Significant negative correlations of the subfoveal ChT (r = -0.367 p = 0.005) and average macular ChT (r = -0.364 p = 0.006) were observed with age in our study. The average peripapillary ChT was positively correlated with axial length (r = 0.268 p = 0.046). IOP, CCT, CDR, and MD were not significantly correlated with ChT. Nakakura et al. [48] in their study of ChT and variables in POAG found significant negative correlations with age and axial length and comparisons, but no correlation with CCT or MD. Maul et al.[38] found significant correlations of a thin choroid with older age, greater AL and thicker CCT. Sacconi et al. [43] found a correlation of ChT with age and axial length, but not with IOP. Lin et al. [49] also reported no association of peripapillary ChT with white-on-white MD, but a significant correlation with blue-on-yellow MD in open angle glaucoma. Kutluksaman et al. [42] failed to find correlation of ChT with CDR in their research.

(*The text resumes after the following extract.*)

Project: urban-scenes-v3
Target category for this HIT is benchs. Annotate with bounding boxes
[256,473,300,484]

Li et al. [50] reported no correlation with MD. So, currently there are conflicting results and more good quality studies are needed to establish a definitive correlation.

Strengths and limitations of the study

Strengths of this study are that it is the first cross-sectional study to report choroidal thickness in exclusively JOAG patients, both at the macula and peripapillary area.

Limitations of this study include small sample size, a single-center study, and manual ChT measurements with SD-OCT. Also, a South Asian ethnicity may be a limitation towards the generalization of findings.

It is absolutely essential to try to understand the exact relationship between ChT, choroidal circulation and GON. The advent of OCT has provided us a direct view of this vascular structure with great importance. Substantial prospective and perhaps longitudinal studies are the need of the hour to delineate the precise connection between glaucoma and the choroid.

Conclusions and future perspectives

When compared to healthy controls, this South Asian JOAG cohort showed significant differences in the average total ChT, average macular ChT, subfoveal ChT, and at 1500 µm and 3000 µm temporal to the fovea; the choroid also on average being thicker in the macula and peripapillary regions. Further OCT studies are warranted to reach conclusive evidence.